### THE PROBLEM
Retype the entries exactly; omit all pictures.

### MATERIAL FOR THIS EXERCISE
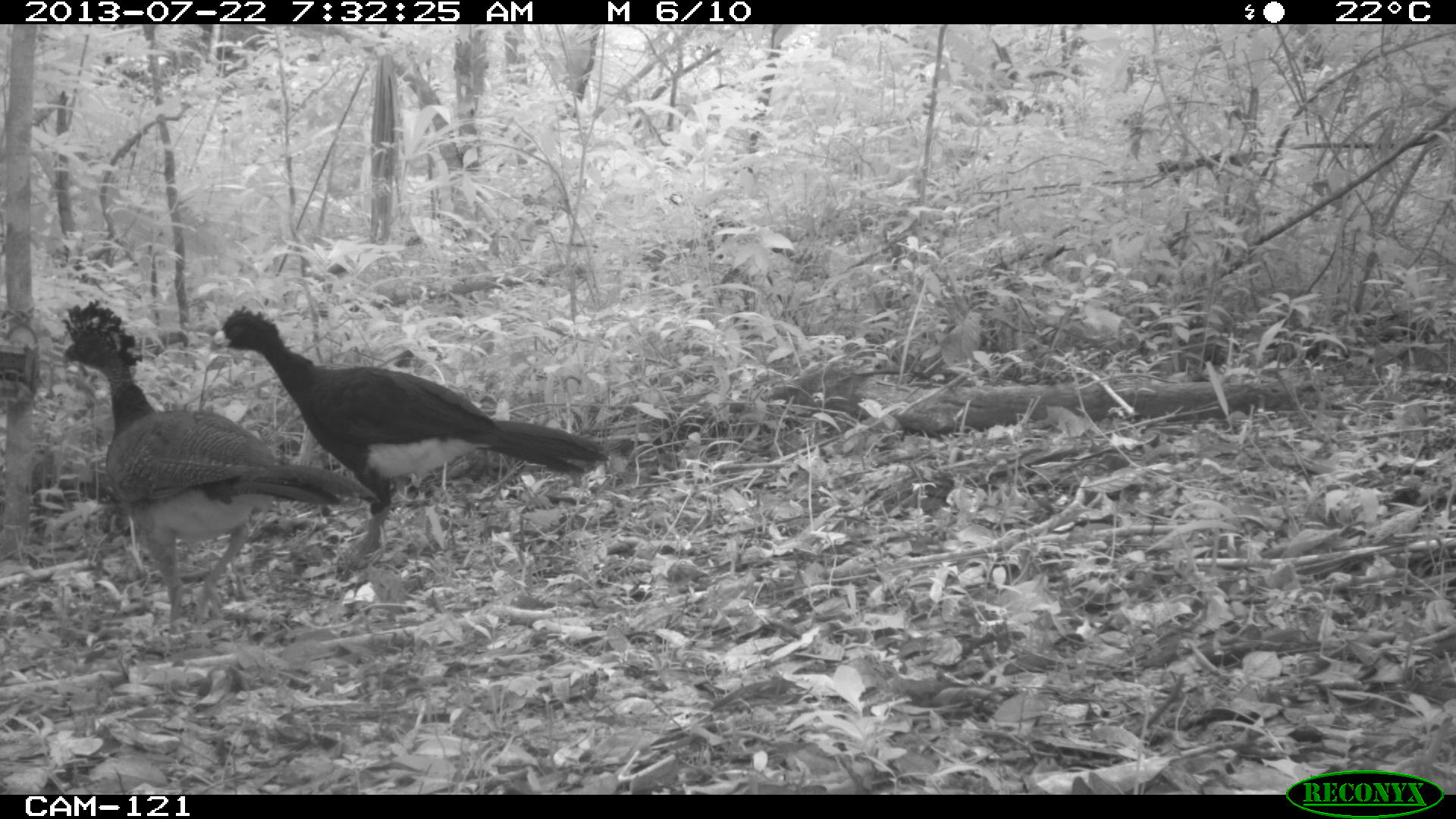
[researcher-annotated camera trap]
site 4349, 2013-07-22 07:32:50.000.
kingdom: Animalia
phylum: Chordata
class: Aves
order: Galliformes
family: Cracidae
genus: Crax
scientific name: Crax rubra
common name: great curassow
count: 3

### SOLUTION FOR THIS PROBLEM
[researcher-annotated camera trap]
site 4349, 2013-07-22 07:32:50.000.
kingdom: Animalia
phylum: Chordata
class: Aves
order: Galliformes
family: Cracidae
genus: Crax
scientific name: Crax rubra
common name: great curassow
count: 3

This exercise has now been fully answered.